How to view dataset files

$ gradient datasets files list --id=dst364npcw6ccok:fo5rp4m
+-----------+------+
| Name | Size |
+-----------+------+
| hello.txt | 12 |
+-----------+------+

Storage providers

Storage providers are a way to connect various storage resources to Gradient. Once connected this storage can be used to store and access data for use in Gradient, such as models, artifacts, and datasets.

How storage providers work

Gradient uses storage providers with versioned data to ensure that your data is verified and immutable. Gradient will create a folder with the same name as your Paperspace team ID within the storage provider. Gradient storage providers do not provide general S3 capabilities through the storage provider interface. However if you define additional storage providers, you can use the tools compatible with your storage provider to interact with the data stored by Gradient.

Gradient Managed Storage Provider

Your Gradient account automatically comes with a storage provider named Gradient Managed. This storage provider can be used without additional configuration, for storing data in Gradient's hosted s3 compatible object storage.

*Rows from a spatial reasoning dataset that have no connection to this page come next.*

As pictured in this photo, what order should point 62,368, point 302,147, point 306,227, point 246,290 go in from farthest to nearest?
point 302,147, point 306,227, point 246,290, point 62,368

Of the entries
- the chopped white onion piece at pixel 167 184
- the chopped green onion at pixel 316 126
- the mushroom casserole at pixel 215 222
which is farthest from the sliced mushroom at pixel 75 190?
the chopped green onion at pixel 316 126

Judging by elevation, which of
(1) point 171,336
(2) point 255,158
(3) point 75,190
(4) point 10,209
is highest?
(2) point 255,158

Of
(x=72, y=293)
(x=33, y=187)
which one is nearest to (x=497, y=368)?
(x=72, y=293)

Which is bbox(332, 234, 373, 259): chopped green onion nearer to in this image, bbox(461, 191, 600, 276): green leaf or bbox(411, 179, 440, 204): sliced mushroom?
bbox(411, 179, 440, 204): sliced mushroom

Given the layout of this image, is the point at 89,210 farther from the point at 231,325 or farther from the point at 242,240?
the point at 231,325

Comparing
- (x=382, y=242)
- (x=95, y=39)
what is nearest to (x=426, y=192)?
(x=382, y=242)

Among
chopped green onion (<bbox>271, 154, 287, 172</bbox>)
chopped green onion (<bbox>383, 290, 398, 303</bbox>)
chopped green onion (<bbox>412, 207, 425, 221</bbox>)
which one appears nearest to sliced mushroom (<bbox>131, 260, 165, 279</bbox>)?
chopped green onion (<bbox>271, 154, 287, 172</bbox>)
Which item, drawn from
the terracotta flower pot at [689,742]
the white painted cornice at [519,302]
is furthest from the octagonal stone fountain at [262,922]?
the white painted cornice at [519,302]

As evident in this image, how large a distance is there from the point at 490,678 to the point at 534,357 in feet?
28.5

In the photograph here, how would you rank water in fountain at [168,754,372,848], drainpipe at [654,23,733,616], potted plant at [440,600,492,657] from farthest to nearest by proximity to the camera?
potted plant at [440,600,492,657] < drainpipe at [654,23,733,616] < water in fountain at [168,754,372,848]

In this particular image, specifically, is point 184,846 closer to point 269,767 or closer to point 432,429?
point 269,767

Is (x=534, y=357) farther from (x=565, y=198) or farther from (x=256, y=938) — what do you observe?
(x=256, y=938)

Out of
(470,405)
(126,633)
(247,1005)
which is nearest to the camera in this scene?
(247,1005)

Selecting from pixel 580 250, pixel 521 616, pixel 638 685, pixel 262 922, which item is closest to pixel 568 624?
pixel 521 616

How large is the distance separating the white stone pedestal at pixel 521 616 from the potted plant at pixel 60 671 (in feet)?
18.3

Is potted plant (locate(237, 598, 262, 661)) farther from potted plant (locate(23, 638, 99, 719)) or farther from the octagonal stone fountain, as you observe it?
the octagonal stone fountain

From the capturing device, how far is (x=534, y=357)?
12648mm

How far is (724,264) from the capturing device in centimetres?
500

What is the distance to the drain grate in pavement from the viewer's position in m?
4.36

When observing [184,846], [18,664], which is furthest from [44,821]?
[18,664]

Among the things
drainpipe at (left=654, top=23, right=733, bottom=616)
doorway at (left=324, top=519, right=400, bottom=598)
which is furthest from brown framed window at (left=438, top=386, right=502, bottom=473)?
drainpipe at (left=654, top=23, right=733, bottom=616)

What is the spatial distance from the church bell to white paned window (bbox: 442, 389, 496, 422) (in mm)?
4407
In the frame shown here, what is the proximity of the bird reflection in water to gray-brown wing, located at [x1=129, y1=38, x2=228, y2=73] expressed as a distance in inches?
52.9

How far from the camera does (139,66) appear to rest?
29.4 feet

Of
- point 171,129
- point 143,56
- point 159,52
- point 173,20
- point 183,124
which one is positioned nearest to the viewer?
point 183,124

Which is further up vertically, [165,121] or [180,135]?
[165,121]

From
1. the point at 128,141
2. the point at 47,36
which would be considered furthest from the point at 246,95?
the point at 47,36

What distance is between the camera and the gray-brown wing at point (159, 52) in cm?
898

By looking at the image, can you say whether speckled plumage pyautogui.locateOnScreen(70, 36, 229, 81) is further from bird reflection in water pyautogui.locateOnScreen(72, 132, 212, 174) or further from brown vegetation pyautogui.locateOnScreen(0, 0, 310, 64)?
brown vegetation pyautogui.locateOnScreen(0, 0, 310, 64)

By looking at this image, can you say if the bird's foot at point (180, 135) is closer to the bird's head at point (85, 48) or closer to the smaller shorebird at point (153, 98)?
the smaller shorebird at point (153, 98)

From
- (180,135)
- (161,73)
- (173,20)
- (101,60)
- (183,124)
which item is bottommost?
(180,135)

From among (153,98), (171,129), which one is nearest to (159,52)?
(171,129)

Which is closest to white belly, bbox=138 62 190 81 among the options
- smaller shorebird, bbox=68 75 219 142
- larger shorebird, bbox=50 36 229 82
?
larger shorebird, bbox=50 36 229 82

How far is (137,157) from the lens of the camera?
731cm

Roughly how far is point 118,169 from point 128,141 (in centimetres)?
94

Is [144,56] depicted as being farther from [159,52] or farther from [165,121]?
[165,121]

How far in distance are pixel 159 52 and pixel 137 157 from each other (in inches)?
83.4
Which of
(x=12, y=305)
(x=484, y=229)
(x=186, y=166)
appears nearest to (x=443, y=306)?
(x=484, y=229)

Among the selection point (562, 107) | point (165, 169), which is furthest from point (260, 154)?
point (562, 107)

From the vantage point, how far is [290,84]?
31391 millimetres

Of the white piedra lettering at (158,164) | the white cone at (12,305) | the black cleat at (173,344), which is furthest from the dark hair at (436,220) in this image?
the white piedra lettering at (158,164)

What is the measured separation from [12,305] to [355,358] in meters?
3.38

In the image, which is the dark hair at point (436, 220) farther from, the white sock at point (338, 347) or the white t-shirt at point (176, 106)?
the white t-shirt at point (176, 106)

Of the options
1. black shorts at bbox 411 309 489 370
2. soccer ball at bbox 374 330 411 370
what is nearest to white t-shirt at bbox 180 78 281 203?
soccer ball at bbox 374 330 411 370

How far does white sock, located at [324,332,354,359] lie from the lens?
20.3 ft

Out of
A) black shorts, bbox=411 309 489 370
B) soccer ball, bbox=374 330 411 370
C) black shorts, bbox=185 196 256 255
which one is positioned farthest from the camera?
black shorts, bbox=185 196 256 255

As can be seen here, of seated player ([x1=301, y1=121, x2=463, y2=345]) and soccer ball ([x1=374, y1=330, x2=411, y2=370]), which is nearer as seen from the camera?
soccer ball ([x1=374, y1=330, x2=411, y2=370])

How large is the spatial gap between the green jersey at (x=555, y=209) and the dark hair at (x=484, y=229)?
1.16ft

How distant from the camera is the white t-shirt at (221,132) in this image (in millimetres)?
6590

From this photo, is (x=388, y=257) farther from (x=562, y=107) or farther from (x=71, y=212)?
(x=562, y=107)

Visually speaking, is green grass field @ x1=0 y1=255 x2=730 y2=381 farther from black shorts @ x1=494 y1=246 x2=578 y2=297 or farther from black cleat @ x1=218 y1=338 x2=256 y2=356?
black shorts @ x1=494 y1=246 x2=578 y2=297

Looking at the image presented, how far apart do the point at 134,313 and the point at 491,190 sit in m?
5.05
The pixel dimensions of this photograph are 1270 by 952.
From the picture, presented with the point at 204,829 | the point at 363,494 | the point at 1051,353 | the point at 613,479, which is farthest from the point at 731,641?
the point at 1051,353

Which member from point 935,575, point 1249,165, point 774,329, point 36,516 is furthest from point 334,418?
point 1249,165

Gradient Managed storage has a default persistent storage quota, based on your Gradient subscription level, which can be used for no additional charges. After the default quota is consumed you may need to upgrade your subscription plan to have access to more. See your Gradient Subscription plan details for more info.

Setting up additional Storage Providers

Choose a public storage provider, such as DigitalOcean Spaces, AWS S3, Google GCS, minio, or similar. Currently Gradient supports these types of storage providers:

Supported types:

  • DigitalOcean Spaces
  • AWS S3
  • S3-compatible

Define a storage bucket

Create a bucket within your storage provider, and a set of read/write credentials for accessing the data (usually an access key and secret key). Note the bucket name, and endpoint url, as well as access key and secret key.

For DigitalOcean Spaces, you can navigate to the DigitalOcean Spaces page and create a new space in the desired region.

Once created, you can navigate to the Spaces Keys page to create a new access key pair.

Configure your storage bucket

By default, CORS is automatically configured for any DigitalOcean spaces integration to be seamlessly used by Gradient. If you are using a different storage provider, you may need to configure CORS rules for your bucket.

If you need to modify your CORS config, you can navigate to the Settings tab under your spaces bucket.

Add a Storage Provider

A Storage Provider can be created on your team's settings page.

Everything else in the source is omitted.